The Secretary will also be authorised to disclose HESA information to an agency administered by a Minister that administers a provision of Commonwealth law specified in the Administration Guidelines for the purposes of exercising power or performing functions or duties of that agency.

Items 13, 14, 15 and 16 - At the end of clause 71 of Schedule 1A

These items amend clauses 71 and 73 of Schedule 1A to HESA in the same ways as items 7, 8, 9 and 10 amend sections 179-1 and 179-10 of HESA.

Items 17 and 18 - Definitions

Items 17 and 18 will make minor amendments to subclause 1(1) of Schedule 1 to HESA (the Dictionary), to amend or repeal definitions.

Item 17 repeals the term Australian Qualifications Framework Register , which is no longer necessary. The term appeared in a number of other definitions which were repealed in 2012.

Item 18 will replace paragraph (c) of the definition of higher education award , so that it refers to an award offered or conferred by a higher education provider, other than an award offered or conferred for completing a VET course. Paragraph (c) of the definition currently refers to "any other award specified as a higher education award in the Australian Qualifications Framework [AQF]". The AQF no longer refers to higher education awards, and classifies educational qualifications by a different methodology (Levels 1 to 10).

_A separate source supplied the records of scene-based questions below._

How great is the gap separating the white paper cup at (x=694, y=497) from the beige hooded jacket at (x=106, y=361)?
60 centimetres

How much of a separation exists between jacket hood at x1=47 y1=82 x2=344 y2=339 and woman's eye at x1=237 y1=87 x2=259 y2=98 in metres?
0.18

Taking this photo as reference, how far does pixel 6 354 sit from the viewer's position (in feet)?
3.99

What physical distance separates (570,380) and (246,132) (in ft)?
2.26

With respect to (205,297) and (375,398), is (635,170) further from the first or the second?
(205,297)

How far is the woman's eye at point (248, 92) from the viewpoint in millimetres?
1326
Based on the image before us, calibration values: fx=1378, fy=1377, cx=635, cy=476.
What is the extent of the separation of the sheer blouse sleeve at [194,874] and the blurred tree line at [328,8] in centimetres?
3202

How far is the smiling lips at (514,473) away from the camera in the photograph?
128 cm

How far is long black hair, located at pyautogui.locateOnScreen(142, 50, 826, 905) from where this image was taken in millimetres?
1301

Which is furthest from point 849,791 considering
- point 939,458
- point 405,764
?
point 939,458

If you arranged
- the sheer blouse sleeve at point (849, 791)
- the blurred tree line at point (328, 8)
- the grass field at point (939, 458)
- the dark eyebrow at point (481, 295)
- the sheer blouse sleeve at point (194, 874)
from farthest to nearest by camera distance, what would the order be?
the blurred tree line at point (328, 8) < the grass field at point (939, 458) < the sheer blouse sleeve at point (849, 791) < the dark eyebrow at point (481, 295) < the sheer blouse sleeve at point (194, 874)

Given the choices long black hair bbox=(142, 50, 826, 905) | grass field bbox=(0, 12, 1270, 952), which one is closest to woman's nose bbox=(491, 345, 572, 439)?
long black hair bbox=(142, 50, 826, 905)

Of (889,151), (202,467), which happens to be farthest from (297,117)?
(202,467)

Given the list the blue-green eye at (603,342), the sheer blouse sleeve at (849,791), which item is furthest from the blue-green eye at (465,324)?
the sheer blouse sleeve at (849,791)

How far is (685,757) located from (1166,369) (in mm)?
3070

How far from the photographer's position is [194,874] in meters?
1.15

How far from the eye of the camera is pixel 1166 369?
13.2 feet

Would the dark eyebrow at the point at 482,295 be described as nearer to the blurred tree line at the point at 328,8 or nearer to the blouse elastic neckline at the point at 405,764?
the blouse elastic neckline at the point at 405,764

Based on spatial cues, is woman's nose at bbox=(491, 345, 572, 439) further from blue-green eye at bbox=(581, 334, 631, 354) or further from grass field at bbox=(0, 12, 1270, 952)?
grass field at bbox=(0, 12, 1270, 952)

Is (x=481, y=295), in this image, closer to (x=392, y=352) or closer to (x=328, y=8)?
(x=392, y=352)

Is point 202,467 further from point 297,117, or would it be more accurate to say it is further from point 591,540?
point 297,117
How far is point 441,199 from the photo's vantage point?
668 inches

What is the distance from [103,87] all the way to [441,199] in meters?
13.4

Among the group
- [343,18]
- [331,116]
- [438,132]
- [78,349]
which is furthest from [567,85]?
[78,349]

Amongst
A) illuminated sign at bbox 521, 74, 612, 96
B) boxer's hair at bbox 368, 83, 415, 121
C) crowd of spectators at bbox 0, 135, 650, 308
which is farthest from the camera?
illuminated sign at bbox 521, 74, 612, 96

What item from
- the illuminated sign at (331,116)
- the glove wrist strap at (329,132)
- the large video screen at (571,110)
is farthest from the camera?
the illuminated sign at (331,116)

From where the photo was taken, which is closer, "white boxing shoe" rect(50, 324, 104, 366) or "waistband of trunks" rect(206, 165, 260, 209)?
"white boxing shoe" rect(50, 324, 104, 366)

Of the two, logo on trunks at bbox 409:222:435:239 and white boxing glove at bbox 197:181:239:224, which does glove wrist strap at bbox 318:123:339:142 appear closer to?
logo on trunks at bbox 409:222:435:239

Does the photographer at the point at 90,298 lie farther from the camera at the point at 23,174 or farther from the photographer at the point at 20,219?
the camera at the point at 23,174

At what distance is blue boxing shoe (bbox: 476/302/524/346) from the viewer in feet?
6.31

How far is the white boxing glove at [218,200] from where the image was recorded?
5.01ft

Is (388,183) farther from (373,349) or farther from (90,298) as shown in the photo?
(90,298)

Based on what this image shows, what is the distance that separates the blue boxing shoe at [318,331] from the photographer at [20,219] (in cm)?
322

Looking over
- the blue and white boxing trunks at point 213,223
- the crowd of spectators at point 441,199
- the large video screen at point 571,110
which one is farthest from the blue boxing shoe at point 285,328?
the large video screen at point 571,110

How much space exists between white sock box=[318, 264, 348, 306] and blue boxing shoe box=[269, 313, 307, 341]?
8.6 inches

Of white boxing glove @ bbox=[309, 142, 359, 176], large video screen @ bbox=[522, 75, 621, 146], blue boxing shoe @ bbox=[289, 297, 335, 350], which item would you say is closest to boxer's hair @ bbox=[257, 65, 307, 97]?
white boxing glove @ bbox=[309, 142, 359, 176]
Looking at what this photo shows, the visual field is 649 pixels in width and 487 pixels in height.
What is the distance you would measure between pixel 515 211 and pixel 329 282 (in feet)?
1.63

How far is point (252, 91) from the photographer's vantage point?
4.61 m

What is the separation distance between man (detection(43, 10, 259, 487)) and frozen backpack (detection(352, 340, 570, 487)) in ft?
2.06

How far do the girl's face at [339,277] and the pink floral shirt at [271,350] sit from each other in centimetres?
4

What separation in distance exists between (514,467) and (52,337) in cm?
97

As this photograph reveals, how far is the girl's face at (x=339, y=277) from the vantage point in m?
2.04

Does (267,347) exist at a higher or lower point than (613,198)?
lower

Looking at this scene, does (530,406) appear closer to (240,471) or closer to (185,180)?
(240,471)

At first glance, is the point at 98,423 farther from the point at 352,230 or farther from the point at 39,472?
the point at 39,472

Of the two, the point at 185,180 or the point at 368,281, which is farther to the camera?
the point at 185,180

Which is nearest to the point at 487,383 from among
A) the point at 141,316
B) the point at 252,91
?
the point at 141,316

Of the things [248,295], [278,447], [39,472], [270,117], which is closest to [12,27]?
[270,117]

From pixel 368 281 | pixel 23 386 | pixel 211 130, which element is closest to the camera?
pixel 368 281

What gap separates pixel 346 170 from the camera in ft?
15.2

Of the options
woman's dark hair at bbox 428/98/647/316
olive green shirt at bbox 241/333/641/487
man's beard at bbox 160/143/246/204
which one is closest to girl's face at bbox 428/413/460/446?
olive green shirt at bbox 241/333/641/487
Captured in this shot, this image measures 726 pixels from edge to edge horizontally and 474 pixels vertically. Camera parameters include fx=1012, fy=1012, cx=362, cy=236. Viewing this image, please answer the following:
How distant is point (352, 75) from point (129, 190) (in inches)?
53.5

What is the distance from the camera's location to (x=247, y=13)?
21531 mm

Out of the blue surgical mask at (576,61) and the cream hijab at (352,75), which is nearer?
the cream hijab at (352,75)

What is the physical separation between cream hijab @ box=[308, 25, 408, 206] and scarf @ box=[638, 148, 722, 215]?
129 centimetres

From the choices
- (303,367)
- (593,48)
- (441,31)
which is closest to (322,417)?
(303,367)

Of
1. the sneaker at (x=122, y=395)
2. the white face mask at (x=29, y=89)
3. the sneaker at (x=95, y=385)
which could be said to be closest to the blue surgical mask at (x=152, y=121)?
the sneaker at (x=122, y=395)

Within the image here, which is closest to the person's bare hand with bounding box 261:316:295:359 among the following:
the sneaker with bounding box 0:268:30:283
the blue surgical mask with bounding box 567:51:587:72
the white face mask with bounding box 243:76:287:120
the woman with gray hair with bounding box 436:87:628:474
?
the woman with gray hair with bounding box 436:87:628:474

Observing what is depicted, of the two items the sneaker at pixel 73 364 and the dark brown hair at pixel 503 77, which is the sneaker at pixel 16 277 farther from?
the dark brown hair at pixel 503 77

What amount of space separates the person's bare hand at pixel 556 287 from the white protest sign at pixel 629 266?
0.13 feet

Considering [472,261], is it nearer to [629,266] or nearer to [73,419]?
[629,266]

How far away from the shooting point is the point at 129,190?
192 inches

VET Student Loans Act 2016

Items 19 and 20 - At the end of subsection 93(2)

Items 19 and 20 give effect to the TCSI data sharing arrangements by allowing the Secretary to disclose VET information to an agency administered by a Minister that administers any of the following Acts:

the Human Services (Centrelink) Act 1997;
the Social Security Act 1991;
the Student Assistance Act 1973;

for the purposes of that agency.

Consequently, an officer of the recipient agency will be authorised to use VET information for the permitted purposes.

The Secretary will be authorised to disclose VET information to an agency administered by a Minister that administers a provision of Commonwealth law specified in the rules for the purposes of exercising power or performing functions or duties of that agency.

Items 21, 22 and 23 - Consent exception to offence of using or disclosing personal information

Section 99 of the VSL Act creates an offence for a person who is or has been an officer to disclose or use personal information obtained or generated by them. Section 100 creates an offence for a person to use or disclose personal information that was disclosed to an agency, person or body under section 95 of the VSL Act other than for the purposes for which it was disclosed to the agency etc. It is a defence to either offence if the use or disclosure was permitted under law.

Items 21, 22 and 23 will insert provisions in sections 99 and 100 to provide a further defence to the offences if the person to whom the personal information relates has consented to the disclosure, or the making of the copy or record. This will bring the provisions into line with the equivalent provisions in HESA (see items 7 to 10 and 13 to 16 above).

As a matter of best practice, the Commonwealth will often seek the individual's consent prior to any use or disclosure of that individual's information where possible. New subsections 99(3), 100(2A) and 100(3) recognise situations where an individual (whose information is proposed for use or disclosure) has provided consent for that use or disclosure, by making that consent an exception to the offence under subsections 99(1), 100(1) and 100(3).

Item 24 - Application of amendments

Item 24 is an application provision that makes it clear that the amendments to the information management provisions in HESA and the VSL Act made by items 7 to 16 and 19 to 23 apply to disclosure, records and copies of information whether the information was obtained before or after commencement of those amendments.